** START Dataset rows **
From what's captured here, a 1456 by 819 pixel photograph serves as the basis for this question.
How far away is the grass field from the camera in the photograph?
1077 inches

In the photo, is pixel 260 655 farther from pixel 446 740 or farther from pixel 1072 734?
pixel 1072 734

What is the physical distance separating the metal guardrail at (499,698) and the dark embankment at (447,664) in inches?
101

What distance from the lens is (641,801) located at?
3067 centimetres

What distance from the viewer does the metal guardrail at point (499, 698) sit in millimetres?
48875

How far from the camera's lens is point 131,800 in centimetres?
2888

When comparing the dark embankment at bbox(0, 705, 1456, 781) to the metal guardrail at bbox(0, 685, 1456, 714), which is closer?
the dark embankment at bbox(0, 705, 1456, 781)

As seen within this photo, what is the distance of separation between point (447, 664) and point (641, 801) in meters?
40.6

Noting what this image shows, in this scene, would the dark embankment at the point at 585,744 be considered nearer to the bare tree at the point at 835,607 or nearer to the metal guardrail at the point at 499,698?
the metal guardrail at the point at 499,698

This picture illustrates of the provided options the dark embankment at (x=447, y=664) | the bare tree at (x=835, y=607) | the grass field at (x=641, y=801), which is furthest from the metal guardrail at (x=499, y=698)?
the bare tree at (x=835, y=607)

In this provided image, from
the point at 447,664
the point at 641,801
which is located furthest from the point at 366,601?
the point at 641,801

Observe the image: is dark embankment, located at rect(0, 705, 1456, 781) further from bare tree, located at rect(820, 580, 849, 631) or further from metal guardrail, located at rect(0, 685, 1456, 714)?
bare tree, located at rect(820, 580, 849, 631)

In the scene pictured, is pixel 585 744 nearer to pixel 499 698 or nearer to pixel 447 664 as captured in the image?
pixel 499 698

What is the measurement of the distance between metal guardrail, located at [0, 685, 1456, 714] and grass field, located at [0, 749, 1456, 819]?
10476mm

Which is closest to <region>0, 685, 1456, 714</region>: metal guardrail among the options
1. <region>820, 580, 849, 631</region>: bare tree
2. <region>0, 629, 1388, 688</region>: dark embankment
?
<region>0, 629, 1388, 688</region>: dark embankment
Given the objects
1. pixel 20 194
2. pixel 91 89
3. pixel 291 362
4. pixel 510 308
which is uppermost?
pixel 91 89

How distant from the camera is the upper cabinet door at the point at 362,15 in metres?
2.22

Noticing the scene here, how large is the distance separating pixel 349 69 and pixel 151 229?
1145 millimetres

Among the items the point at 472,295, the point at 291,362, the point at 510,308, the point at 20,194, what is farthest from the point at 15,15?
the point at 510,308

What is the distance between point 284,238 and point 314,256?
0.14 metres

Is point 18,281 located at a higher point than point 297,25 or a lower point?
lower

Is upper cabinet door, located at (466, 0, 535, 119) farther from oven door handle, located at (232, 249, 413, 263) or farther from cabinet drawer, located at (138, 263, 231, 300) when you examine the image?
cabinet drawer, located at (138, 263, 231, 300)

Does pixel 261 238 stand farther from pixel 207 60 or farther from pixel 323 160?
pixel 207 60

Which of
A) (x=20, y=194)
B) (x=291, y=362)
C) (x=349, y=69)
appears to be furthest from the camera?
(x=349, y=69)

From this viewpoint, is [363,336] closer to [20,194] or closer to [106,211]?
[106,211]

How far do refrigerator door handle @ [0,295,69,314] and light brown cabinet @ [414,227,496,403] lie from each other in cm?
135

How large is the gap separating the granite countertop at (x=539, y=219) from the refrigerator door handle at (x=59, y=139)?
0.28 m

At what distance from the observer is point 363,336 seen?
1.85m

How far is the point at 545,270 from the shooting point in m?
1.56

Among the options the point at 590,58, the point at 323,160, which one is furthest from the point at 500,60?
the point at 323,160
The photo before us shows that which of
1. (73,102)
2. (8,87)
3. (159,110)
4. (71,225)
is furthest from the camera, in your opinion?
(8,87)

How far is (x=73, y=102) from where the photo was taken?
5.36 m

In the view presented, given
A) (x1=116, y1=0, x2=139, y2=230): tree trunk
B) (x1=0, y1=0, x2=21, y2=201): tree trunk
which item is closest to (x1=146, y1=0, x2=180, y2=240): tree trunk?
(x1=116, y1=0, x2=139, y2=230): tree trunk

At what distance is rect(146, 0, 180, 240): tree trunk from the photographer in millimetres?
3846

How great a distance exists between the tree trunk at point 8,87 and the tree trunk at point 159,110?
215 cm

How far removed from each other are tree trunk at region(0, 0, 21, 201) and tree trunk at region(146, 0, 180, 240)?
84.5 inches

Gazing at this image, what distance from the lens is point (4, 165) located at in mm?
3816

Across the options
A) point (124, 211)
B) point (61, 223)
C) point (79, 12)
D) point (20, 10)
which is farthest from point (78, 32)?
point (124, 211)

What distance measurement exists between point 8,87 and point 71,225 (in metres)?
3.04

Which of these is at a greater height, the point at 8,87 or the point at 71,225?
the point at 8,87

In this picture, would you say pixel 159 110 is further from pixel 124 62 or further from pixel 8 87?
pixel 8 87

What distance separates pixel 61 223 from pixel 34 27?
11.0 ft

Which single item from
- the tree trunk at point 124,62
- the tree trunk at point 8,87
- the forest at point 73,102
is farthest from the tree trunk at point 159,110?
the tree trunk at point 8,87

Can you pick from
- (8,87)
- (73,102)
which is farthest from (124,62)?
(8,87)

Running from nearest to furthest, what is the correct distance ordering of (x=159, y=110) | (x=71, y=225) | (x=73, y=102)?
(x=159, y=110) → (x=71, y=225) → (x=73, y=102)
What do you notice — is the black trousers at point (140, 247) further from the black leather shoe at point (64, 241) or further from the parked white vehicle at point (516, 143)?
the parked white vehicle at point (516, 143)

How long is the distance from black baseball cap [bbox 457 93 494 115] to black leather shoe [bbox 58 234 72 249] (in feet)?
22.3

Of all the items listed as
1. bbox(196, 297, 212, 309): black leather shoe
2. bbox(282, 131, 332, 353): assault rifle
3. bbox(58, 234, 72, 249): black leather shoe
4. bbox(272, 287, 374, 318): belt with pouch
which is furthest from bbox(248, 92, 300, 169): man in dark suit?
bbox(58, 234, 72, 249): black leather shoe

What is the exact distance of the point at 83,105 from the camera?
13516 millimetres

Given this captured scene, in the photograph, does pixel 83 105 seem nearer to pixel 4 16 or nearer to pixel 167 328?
** END Dataset rows **
▶ **Aim of the exercise**
Transcribe the data. Leave every line exactly as it is.

▶ **The completed task**
From what's captured here, a 1456 by 819 pixel photograph serves as the basis for this question.
How far away is the grass field from the camera in the photograph?
1077 inches

In the photo, is pixel 260 655 farther from pixel 446 740 or farther from pixel 1072 734?
pixel 1072 734

What is the physical distance separating the metal guardrail at (499,698) and the dark embankment at (447,664) in inches?
101

What distance from the lens is (641,801) located at?
3067 centimetres

What distance from the viewer does the metal guardrail at point (499, 698) sit in millimetres?
48875

How far from the camera's lens is point 131,800 in centimetres?
2888

When comparing the dark embankment at bbox(0, 705, 1456, 781) to the metal guardrail at bbox(0, 685, 1456, 714), which is closer?
the dark embankment at bbox(0, 705, 1456, 781)

As seen within this photo, what is the distance of separation between point (447, 664) and point (641, 801) in meters?
40.6

Noting what this image shows, in this scene, would the dark embankment at the point at 585,744 be considered nearer to the bare tree at the point at 835,607 or nearer to the metal guardrail at the point at 499,698?
the metal guardrail at the point at 499,698

This picture illustrates of the provided options the dark embankment at (x=447, y=664) | the bare tree at (x=835, y=607) | the grass field at (x=641, y=801), which is furthest from the metal guardrail at (x=499, y=698)?
the bare tree at (x=835, y=607)

In this provided image, from
the point at 447,664
the point at 641,801
which is located furthest from the point at 366,601?
the point at 641,801

Observe the image: is dark embankment, located at rect(0, 705, 1456, 781) further from bare tree, located at rect(820, 580, 849, 631) or further from metal guardrail, located at rect(0, 685, 1456, 714)?
bare tree, located at rect(820, 580, 849, 631)

In the scene pictured, is pixel 585 744 nearer to pixel 499 698 or nearer to pixel 447 664 as captured in the image?
pixel 499 698

What is the measurement of the distance between metal guardrail, located at [0, 685, 1456, 714] and grass field, located at [0, 749, 1456, 819]?
10476mm

Which is closest to <region>0, 685, 1456, 714</region>: metal guardrail among the options
1. <region>820, 580, 849, 631</region>: bare tree
2. <region>0, 629, 1388, 688</region>: dark embankment
?
<region>0, 629, 1388, 688</region>: dark embankment
Given the objects
1. pixel 20 194
2. pixel 91 89
3. pixel 291 362
4. pixel 510 308
which is uppermost?
pixel 91 89

How distant from the camera is the upper cabinet door at the point at 362,15 in metres?
2.22

Noticing the scene here, how large is the distance separating pixel 349 69 and pixel 151 229?
1145 millimetres

Among the items the point at 472,295, the point at 291,362, the point at 510,308, the point at 20,194, what is farthest from the point at 15,15?
the point at 510,308

What is the distance between point 284,238 and point 314,256?
0.14 metres

Is point 18,281 located at a higher point than point 297,25 or a lower point?
lower

Is upper cabinet door, located at (466, 0, 535, 119) farther from oven door handle, located at (232, 249, 413, 263) or farther from cabinet drawer, located at (138, 263, 231, 300) when you examine the image?
cabinet drawer, located at (138, 263, 231, 300)

Does pixel 261 238 stand farther from pixel 207 60 or farther from pixel 323 160?
pixel 207 60

Which of
A) (x=20, y=194)
B) (x=291, y=362)
C) (x=349, y=69)
appears to be furthest from the camera?
(x=349, y=69)

From this viewpoint, is [363,336] closer to [20,194] or closer to [106,211]?
[106,211]

How far do refrigerator door handle @ [0,295,69,314] and light brown cabinet @ [414,227,496,403] lie from each other in cm?
135

How large is the gap separating the granite countertop at (x=539, y=219) from the refrigerator door handle at (x=59, y=139)?
0.28 m

At what distance from the observer is point 363,336 seen?
1.85m

How far is the point at 545,270 from the shooting point in m?
1.56

Among the options the point at 590,58, the point at 323,160, which one is furthest from the point at 500,60?
the point at 323,160
The photo before us shows that which of
1. (73,102)
2. (8,87)
3. (159,110)
4. (71,225)
is furthest from the camera, in your opinion?
(8,87)

How far is (x=73, y=102) from where the photo was taken?
5.36 m

In the view presented, given
A) (x1=116, y1=0, x2=139, y2=230): tree trunk
B) (x1=0, y1=0, x2=21, y2=201): tree trunk
which item is closest to (x1=146, y1=0, x2=180, y2=240): tree trunk?
(x1=116, y1=0, x2=139, y2=230): tree trunk

At what distance is rect(146, 0, 180, 240): tree trunk from the photographer in millimetres?
3846

How great a distance exists between the tree trunk at point 8,87 and the tree trunk at point 159,110?
215 cm

How far removed from each other are tree trunk at region(0, 0, 21, 201) and tree trunk at region(146, 0, 180, 240)?
84.5 inches

Gazing at this image, what distance from the lens is point (4, 165) located at in mm?
3816

Across the options
A) point (124, 211)
B) point (61, 223)
C) point (79, 12)
D) point (20, 10)
which is farthest from point (78, 32)?
point (124, 211)

What distance measurement exists between point 8,87 and point 71,225 (in metres)?
3.04

Which of these is at a greater height, the point at 8,87 or the point at 71,225?
the point at 8,87

In this picture, would you say pixel 159 110 is further from pixel 124 62 or further from pixel 8 87?
pixel 8 87

What distance separates pixel 61 223 from pixel 34 27?
11.0 ft

Which single item from
- the tree trunk at point 124,62
- the tree trunk at point 8,87
- the forest at point 73,102
is farthest from the tree trunk at point 159,110?
the tree trunk at point 8,87

Can you pick from
- (8,87)
- (73,102)
which is farthest from (124,62)?
(8,87)

Running from nearest to furthest, what is the correct distance ordering of (x=159, y=110) | (x=71, y=225) | (x=73, y=102)?
(x=159, y=110) → (x=71, y=225) → (x=73, y=102)
What do you notice — is the black trousers at point (140, 247) further from the black leather shoe at point (64, 241) or further from the parked white vehicle at point (516, 143)?
the parked white vehicle at point (516, 143)

How long is the distance from black baseball cap [bbox 457 93 494 115] to black leather shoe [bbox 58 234 72 249] (in feet)?
22.3

Of all the items listed as
1. bbox(196, 297, 212, 309): black leather shoe
2. bbox(282, 131, 332, 353): assault rifle
3. bbox(58, 234, 72, 249): black leather shoe
4. bbox(272, 287, 374, 318): belt with pouch
which is furthest from bbox(248, 92, 300, 169): man in dark suit?
bbox(58, 234, 72, 249): black leather shoe

What is the exact distance of the point at 83,105 from the camera?
13516 millimetres

Given this captured scene, in the photograph, does pixel 83 105 seem nearer to pixel 4 16 or nearer to pixel 167 328?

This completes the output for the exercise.